> Stated problem
Turn the records below, from the line with "How much of a distance" to the line with "What distance from", into a Markdown table with the columns Row and Content. Put each line in its own numbered row, and skip blank lines.

> Data shown
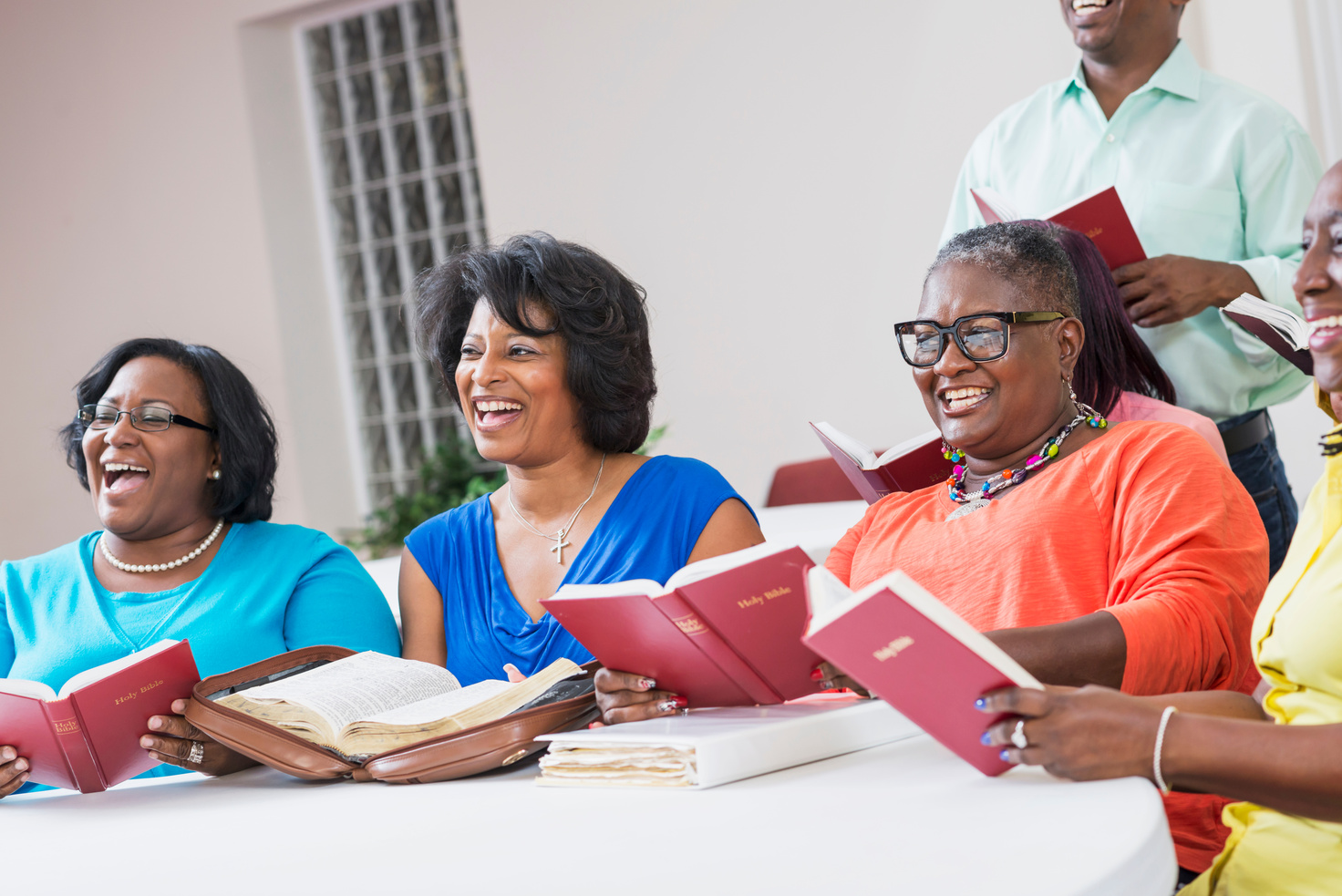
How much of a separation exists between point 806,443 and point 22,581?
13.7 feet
---
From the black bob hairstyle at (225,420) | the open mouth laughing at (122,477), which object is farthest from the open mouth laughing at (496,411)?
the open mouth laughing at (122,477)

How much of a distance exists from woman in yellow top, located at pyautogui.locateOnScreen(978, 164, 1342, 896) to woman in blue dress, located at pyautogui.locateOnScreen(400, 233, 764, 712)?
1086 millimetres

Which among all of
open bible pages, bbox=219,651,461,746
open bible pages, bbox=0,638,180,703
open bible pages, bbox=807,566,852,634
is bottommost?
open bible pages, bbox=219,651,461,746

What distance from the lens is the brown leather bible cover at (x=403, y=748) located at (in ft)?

> Right answer
| Row | Content |
|---|---|
| 1 | How much of a distance exists from woman in yellow top, located at pyautogui.locateOnScreen(978, 164, 1342, 896) to woman in blue dress, located at pyautogui.locateOnScreen(400, 233, 764, 712)? |
| 2 | 1086 millimetres |
| 3 | Which among all of |
| 4 | open bible pages, bbox=219,651,461,746 |
| 5 | open bible pages, bbox=0,638,180,703 |
| 6 | open bible pages, bbox=807,566,852,634 |
| 7 | is bottommost? |
| 8 | open bible pages, bbox=219,651,461,746 |
| 9 | What distance from the lens is the brown leather bible cover at (x=403, y=748) located at (in ft)? |